Generative models are widely used in many subfields of AI and Machine Learning. Recent advances in parameterizing these models using deep neural networks, combined with progress in stochastic optimization methods, have enabled scalable modeling of complex, high-dimensional data including images, text, and speech. In this course, we will study the probabilistic foundations and learning algorithms for deep generative models, including variational autoencoders, generative adversarial networks, autoregressive models, normalizing flow models, energy-based models, and score-based models. The course will also discuss application areas that have benefitted from deep generative models, including computer vision, speech and natural language processing, graph mining, reinforcement learning, reliable machine learning, and inverse problem solving.
Health and Safety Expectation (COVID-19 protocols)
Following Stanford’s policies, everyone is required to wear a mask indoors, regardless of vaccination status. This includes any in-person lectures or office hour sessions. Some community members may have preferences that go beyond the requirements; it is important that we treat each others' preferences with respect and care. You can find the most current policies on campus masking requirements on the COVID-19 Health Alerts site.
While we do not require in-person lecture attendance, students are encouraged to join the live lecture. To accommodate various circumstances, lecture recordings will also be available on Canvas shortly following the lecture.
Stanford Honor Code
Students are free to form study groups and may discuss homework in groups. However, each student must write down the solutions and code from scratch independently, and without referring to any written notes from the joint session. In other words, each student must understand the solution well enough in order to reconstruct it by him/herself. It is an honor code violation to copy, refer to, or look at written or code solutions from a previous year, including but not limited to: official solutions from a previous year, solutions posted online, and solutions you or someone else may have written up in a previous year. Furthermore, it is an honor code violation to post your assignment solutions online, such as on a public git repo.
The Stanford Honor Code can be found here
The Stanford Honor Code pertaining to CS courses can be found here
What are the pre-requisites?
Basic knowledge about machine learning from at least one of: CS 221, 228, 229 or 230.
Basic knowledge of probabilities and calculus: students will work with computational and mathematical models.

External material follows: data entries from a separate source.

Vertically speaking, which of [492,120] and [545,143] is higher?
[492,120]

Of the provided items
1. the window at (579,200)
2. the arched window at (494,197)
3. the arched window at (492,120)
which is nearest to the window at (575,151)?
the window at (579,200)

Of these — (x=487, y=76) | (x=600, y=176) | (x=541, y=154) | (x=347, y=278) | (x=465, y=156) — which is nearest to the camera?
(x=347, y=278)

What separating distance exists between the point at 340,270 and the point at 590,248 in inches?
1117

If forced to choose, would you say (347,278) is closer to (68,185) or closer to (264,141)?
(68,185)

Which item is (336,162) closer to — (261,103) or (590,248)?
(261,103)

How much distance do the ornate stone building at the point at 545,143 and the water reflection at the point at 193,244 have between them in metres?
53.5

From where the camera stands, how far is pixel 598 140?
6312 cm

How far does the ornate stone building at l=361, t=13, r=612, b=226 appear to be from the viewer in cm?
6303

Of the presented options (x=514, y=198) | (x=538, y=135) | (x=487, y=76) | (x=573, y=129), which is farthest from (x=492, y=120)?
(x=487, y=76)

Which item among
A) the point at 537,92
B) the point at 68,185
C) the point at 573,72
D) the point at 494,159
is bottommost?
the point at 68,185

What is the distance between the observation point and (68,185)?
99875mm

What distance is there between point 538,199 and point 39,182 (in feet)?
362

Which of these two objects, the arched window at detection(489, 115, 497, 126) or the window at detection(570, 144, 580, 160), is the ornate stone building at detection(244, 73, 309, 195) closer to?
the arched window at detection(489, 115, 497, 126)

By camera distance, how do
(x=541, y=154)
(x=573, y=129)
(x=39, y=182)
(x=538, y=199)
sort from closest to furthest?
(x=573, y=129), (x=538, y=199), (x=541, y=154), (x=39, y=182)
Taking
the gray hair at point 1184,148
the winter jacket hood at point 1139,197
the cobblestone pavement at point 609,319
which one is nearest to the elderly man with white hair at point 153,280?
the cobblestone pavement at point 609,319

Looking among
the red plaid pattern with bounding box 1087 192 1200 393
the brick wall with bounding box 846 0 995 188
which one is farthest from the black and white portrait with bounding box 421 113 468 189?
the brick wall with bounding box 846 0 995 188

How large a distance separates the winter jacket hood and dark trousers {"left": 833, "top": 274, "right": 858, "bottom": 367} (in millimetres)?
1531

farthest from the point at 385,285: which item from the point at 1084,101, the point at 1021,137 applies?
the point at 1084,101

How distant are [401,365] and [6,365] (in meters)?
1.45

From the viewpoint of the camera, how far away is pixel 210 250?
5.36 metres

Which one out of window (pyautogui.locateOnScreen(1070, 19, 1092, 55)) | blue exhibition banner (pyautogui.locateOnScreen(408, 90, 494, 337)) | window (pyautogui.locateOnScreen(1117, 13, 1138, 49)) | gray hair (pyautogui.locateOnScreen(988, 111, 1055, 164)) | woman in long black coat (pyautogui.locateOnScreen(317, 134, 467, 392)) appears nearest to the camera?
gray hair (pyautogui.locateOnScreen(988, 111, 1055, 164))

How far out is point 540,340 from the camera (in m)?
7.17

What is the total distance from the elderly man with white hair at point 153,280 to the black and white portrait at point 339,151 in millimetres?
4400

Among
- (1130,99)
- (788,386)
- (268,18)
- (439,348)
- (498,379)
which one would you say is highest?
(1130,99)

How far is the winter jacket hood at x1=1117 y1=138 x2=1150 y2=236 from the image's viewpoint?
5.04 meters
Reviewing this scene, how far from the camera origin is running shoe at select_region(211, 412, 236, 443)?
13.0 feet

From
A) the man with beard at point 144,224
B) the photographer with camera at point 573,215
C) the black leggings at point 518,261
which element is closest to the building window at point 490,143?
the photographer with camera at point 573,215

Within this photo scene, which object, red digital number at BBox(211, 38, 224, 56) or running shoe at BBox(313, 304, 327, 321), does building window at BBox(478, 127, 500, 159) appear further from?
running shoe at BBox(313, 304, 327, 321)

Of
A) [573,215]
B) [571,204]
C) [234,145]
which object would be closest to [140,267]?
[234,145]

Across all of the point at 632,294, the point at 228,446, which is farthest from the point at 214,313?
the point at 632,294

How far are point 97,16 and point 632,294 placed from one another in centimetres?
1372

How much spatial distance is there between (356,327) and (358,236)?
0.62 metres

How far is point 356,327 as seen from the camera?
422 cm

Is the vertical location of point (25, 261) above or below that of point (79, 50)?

Proficiency in a programming language: preferably Python.
Can I audit or sit in?
In general we are very open to sitting-in guests if you are a member of the Stanford community (registered student, staff, and/or faculty). Out of courtesy, we would appreciate that you first email us or talk to the instructor after the first class you attend. If the class is too full and we're running out of space, we would ask that you please allow registered students to attend.
Is there a textbook for this course?
We offer our own self-contained notes
for this course. While there is no required textbook, we recommend "Deep Learning" by Ian Goodfellow, Yoshua Bengio, Aaron Courville. The online version available for free here
If you need an academic accommodation based on a disability, please register with the Office of Accessible Education (OAE). Professional staff will evaluate your needs, support appropriate and reasonable accommodations, and prepare an Academic Accommodation Letter for faculty. To get started, or to re-initiate services, please visit oae.stanford.edu.
If you already have an Academic Accommodation Letter, please make a private Ed post. OAE Letters should be sent to us at the earliest possible opportunity so that the course staff can partner with you and OAE to make the appropriate accommodations.